Coventry Quaker David Fish reflects on the service of remembrance for Hiroshima, on 6th August 2020.
Coventry Quakers have co-ordinated this remembrance for 34 years now – Coventry Quaker Ann Farr asked if I remembered that in the early years Quakers brought a paddling pool into Coventry Cathedral and we floated candles – like the remembrance held every year by the water in Vancouver.
And this year was different again: Ann led a silent vigil on the steps of the Old Cathedral at midday while other Coventry Quakers were like silent lilies spread out on a hillside in Coventry Cathedral nave at 4.30pm. In this momentous year of 2020 (because of Covid 19 and following social distancing regulations) the service was also momentous due to the 75th anniversary – the anniversary of the dropping of the first atomic bomb on Hiroshima.
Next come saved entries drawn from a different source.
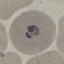

result = malaria parasites identified
image type = cell patch, automatically extracted from a larger field of view and resized to 64 × 64 pixels
preparation = thin smear
capture = smartphone camera at the microscope eyepiece
stain = Giemsa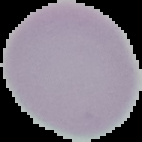

From a thin blood film. Image is 142×142 pixels. Result: no Plasmodium parasites seen. The area outside the segmented cell region is set to black.Point out each Plasmodium parasite.
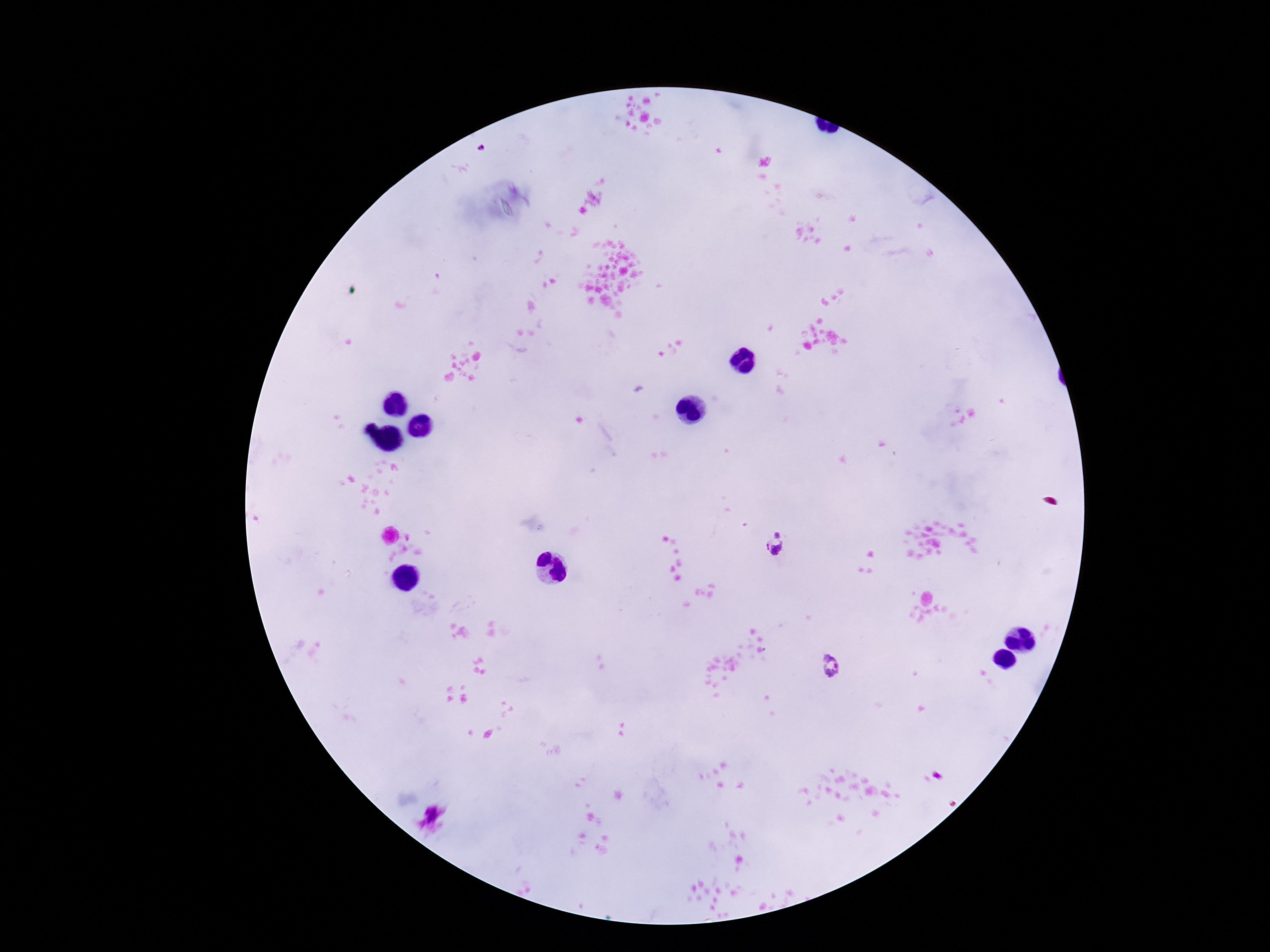

Approximate object centers, in pixels from the top-left corner.
Plasmodium parasites: (x=778, y=533), (x=774, y=549), (x=832, y=666).

Summary:
  - Stain: Giemsa
  - Preparation: thick peripheral-blood smear
  - Image size: 1270×952 pixels
  - Magnification: 100x
  - Field of view: one from this slide
  - Patient malaria status: positive
  - Capture: smartphone camera through the microscope eyepiece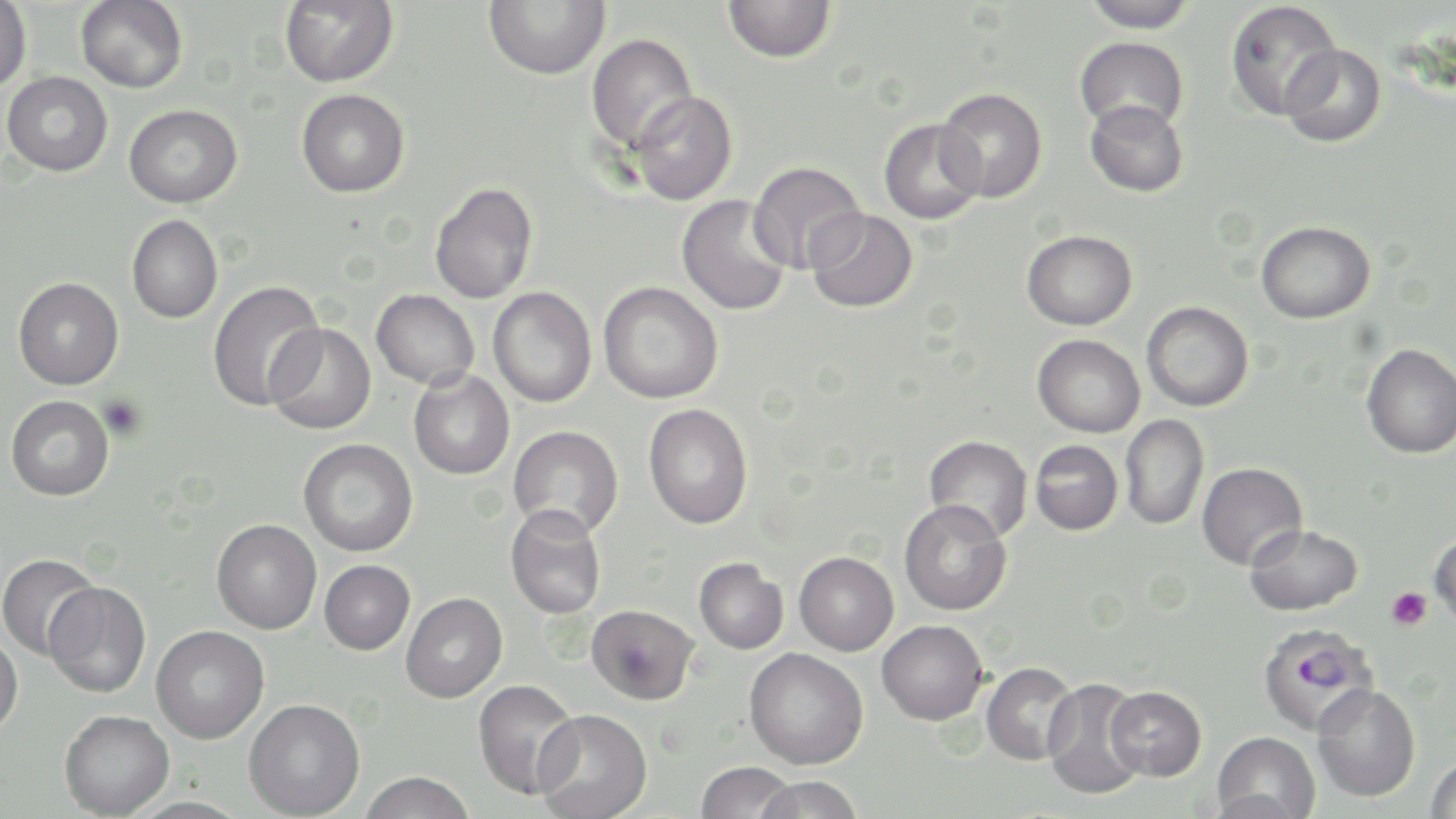
Summary:
  - Coordinate format: approximate bounding boxes as (x1,y1)-(x2,y2) corner pairs in pixels
  - Plasmodium falciparum-infected red blood cell locations: (1258,623)-(1380,737)
  - Uninfected red blood cell locations: (76,0)-(188,93), (279,0)-(398,88), (483,0)-(610,80), (723,0)-(835,63), (1081,0)-(1199,33), (0,1)-(32,91), (1225,1)-(1342,120), (586,33)-(697,154), (1075,36)-(1189,134), (1280,44)-(1387,148), (3,71)-(113,176), (936,88)-(1047,203), (296,89)-(409,197), (628,91)-(737,206), (1085,100)-(1188,197), (124,104)-(242,209), (878,118)-(985,224), (748,161)-(866,274), (429,182)-(538,304), (677,195)-(792,316), (806,208)-(918,313), (126,215)-(223,323), (1256,221)-(1375,323), (1022,230)-(1137,330), (13,277)-(124,390), (207,280)-(325,410), (598,281)-(723,404), (488,287)-(597,408), (371,289)-(479,389), (1142,301)-(1253,412), (265,323)-(376,435), (1032,334)-(1145,438), (1361,343)-(1456,459), (409,370)-(514,480), (6,395)-(114,501), (643,404)-(752,529), (1120,414)-(1209,530), (508,424)-(623,539), (924,436)-(1033,542), (298,438)-(418,556), (1030,440)-(1123,535), (1196,462)-(1307,570), (899,499)-(1012,616), (505,505)-(606,619), (212,519)-(322,634), (1244,523)-(1362,616), (1430,534)-(1456,631), (794,552)-(898,655), (0,553)-(101,660), (694,557)-(788,654), (319,560)-(415,655), (44,581)-(151,698), (401,592)-(507,703), (587,604)-(699,705), (877,620)-(987,724), (151,625)-(269,743), (0,632)-(23,737), (744,648)-(868,769), (981,662)-(1079,765), (1042,677)-(1150,799), (473,679)-(582,800), (1311,684)-(1421,801), (1106,685)-(1207,780), (244,698)-(365,819), (59,709)-(174,818), (533,709)-(653,819), (1211,731)-(1320,819), (1425,756)-(1456,819), (695,762)-(798,818), (359,771)-(476,818), (753,775)-(865,819), (123,797)-(253,818)
  - Platelet locations: (100,396)-(146,439), (1387,587)-(1431,630)
  - Slide-level diagnosis: Plasmodium falciparum
  - Stain: May-Grünwald-Giemsa
  - Preparation: thin blood film
  - Image size: 1456×819 pixels
  - Modality: optical microscopy
  - Magnification: 1000x
  - Field of view: single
While many watched the service being streamed online, a small number gathered in the cathedral (see picture) including the Lord Mayor, Councillor Ann Lucas; the Deputy Lord Mayor, Councillor John McNicholas; supported by Coventry’s Lord Mayor’s Peace Committee, Coventry Quakers and several people from Japan whose home is Coventry.
This civic and faith based service was was led by Manjit Kaur, member of Coventry Sikh Sangat. We began with a message from the Ambassador of Japan, Mr Yasumasa Nagamine, in which he presented a commendation to the Lord Mayor’s Peace Committee’s 33 years of work with Hiroshima remembrance. Coventry Poet Antony Owen read his poem Midnight in Hiroshima dedicated to Hideko Okamoto, founder in Hiroshima of the Coventry Hiroshima Friendship Club. Vinnie Darby a student from Cardinal Newman Roman Catholic School read Sadako’s Story and Japanese Cranes of Peace were made.